The Rhode Island Senate Judiciary Committee voted Tuesday to reject a bill that would have codified the right to abortion into state law. With a vote of 5-4, the Reproductive Health Care Act was determined based on the swing vote of Democratic Sen. Stephen Archambault. The committee is comprised of eight Democrats and one Republican. However, the fight isn’t over yet.
The bill would have allowed abortion up to birth under the guise of protecting women’s health, and aimed to do away with spousal notification before an abortion as well as the state’s ban on partial-birth abortion. It also removed protections for preborn children killed in an accident or violent attack on the mother. This bill was pushed by Planned Parenthood of Southern New England which previously announced that codifying “the right to abortion in state law” of Rhode Island was one of its 2019 goals.
Archambault had announced on Monday that he couldn’t support the bill as it is written and that Sen. Gayle Goldin (D), the bill’s sponsor, had turned down his proposal for alternative language.
“While I am pro-choice, I do believe in reasonable restrictions on abortions, once a pregnancy moves beyond viability,” Archambault said in a statement on Facebook. “Simply put, viability means when a fetus is so close to fully formed that it is likely to be able to survive outside the womb – if born. Reasonable restrictions are permissible under Roe v. Wade as currently interpreted by the U.S. Supreme Court.”
He added that he “cannot support post-viability abortions that are based on undefined ‘health’ reasons and would permit very late term, up to date of birth, abortions.” He said those bills go “too far.”
Sen. Frank Lombardi (D) said that he voted against the bill because Roe v. Wade “still is the law of the land until and unless it is overturned. … So I say to you the certitude of it getting overturned after 50 years of jurisprudence I think is actually speculative at this point.”
However, in addition to the Reproductive Health Care Act (which had passed in the House), the Senate also considered a different abortion bill Tuesday. The Reproductive Privacy Act was introduced by Rep. Anastasia Williams (D) in the House and passed with amendments there. This bill also allows abortion up until birth but does not look to end restrictions on abortion that are already in place in the state. Planned Parenthood did not support this bill.
The Senate Judiciary Committee voted Tuesday to hold the Reproductive Privacy Act, meaning it could still be passed during this legislative session.

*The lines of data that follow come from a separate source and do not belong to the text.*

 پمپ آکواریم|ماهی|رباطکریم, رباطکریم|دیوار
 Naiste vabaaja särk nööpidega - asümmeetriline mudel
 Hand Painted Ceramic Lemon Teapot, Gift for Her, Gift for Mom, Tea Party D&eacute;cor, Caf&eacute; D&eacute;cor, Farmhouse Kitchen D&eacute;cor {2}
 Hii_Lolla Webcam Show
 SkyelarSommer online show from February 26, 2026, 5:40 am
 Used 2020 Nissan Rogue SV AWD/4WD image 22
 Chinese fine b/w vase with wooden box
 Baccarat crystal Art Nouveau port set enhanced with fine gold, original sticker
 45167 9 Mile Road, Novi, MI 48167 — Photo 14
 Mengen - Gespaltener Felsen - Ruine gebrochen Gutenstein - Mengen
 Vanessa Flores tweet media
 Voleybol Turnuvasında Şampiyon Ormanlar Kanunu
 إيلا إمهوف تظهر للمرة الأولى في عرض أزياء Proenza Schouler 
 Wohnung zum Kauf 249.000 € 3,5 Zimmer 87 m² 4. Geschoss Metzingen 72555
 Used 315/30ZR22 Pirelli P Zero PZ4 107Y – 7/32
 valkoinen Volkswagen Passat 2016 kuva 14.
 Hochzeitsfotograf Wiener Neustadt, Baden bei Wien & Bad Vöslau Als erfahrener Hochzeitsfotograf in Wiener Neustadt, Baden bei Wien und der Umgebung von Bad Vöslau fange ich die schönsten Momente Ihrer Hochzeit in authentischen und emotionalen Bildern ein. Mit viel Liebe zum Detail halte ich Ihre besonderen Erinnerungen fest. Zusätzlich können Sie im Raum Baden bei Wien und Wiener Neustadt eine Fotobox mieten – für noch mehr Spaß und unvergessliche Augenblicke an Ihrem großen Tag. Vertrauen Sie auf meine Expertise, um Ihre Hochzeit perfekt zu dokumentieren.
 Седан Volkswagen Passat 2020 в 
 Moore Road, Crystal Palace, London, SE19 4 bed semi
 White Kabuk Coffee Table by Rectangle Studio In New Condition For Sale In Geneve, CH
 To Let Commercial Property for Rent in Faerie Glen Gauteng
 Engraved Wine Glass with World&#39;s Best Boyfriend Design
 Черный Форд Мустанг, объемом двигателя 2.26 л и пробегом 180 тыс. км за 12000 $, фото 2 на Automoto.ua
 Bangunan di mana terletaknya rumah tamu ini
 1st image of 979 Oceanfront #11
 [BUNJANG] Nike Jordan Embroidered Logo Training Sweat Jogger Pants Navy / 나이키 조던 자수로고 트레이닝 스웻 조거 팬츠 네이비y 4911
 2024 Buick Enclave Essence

“It is clear that there is not sufficient support to pass the bill as it stands out of committee. By holding the House version of the bill for further study today, there is an opportunity for further action,” said Senate President Dominick Ruggerio (D). “I will ask all parties to continue working together to see if amended language can be developed that will pass committee and be brought to the floor.”